Zorg ervoor dat alle portieren gesloten zijn voordat je de auto vergrendelt.
Tip
Als je één keer op de knoppen van de sleutel drukt, kun je het vergrendelen en ontgrendelen regelen. Als je de verschillende knoppen ingedrukt houdt, worden verschillende functies met betrekking tot openen en sluiten bediend, zoals het openen van de achterklep en het automatisch sluiten van de ruiten. Je vindt meer informatie over deze functies in het betreffende deel van de handleiding.
De auto vergrendelen
Sluit het bestuurdersportier en druk op de vergrendelknop.
De auto is vergrendeld.
Het alarm wordt ingeschakeld.
N.b.
Als je de auto vergrendelt terwijl een van de sleutels zich nog in de auto bevindt, wordt die sleutel tijdelijk gedeactiveerd. Deze wordt opnieuw geactiveerd wanneer je de auto ontgrendelt met een andere geldige sleutel.
De auto ontgrendelen
Druk één keer op de ontgrendelknop.
De auto wordt ontgrendeld.
Het alarm wordt uitgeschakeld.
De achterklep ontgrendelen
Druk één keer op de knop van de achterklep.
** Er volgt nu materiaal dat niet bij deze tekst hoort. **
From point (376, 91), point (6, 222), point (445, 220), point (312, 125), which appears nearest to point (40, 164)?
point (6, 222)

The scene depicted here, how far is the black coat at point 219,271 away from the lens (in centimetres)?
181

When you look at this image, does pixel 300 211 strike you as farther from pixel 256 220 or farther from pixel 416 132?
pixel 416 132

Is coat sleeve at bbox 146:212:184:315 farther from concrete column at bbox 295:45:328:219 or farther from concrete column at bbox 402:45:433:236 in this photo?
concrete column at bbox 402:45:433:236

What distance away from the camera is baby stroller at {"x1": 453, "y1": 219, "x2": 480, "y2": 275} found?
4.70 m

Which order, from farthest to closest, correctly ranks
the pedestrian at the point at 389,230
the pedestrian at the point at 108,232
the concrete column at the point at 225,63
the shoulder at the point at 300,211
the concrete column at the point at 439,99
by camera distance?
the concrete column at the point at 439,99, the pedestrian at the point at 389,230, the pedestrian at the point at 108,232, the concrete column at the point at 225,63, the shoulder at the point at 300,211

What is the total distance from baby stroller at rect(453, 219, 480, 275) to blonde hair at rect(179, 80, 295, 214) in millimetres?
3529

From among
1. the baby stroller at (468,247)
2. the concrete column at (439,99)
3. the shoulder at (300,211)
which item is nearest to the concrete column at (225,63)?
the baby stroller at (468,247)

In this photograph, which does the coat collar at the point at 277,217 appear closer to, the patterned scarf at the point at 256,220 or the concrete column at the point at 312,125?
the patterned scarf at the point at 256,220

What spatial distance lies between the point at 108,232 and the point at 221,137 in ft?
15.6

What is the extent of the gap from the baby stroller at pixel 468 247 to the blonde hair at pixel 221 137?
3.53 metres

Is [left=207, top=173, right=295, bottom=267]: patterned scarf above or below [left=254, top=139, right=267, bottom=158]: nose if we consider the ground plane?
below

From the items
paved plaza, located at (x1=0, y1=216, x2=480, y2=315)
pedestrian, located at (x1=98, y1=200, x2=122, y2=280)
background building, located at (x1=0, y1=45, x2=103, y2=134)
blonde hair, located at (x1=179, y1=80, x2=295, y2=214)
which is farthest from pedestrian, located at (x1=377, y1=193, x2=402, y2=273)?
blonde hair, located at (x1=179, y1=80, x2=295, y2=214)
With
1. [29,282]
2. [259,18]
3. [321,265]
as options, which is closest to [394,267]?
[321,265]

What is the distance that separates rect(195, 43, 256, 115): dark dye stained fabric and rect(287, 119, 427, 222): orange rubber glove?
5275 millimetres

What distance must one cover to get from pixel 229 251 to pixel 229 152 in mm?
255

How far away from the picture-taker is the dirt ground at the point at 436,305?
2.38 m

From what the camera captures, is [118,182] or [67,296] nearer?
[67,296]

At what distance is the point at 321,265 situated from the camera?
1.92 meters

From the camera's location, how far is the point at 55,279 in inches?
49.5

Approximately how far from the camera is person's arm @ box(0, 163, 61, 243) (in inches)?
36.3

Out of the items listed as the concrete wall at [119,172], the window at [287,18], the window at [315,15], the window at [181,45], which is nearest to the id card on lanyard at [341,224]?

De achterklep wordt ontgrendeld.
Het alarm blijft geactiveerd voor de portieren.
Als de sleutel niet werkt
Als de auto niet op de knoppen van de sleutel reageert, probeer dan de batterij van de sleutel te vervangen. Als back-up kun je het afneembare sleutelblad gebruiken om de auto te vergrendelen of te ontgrendelen.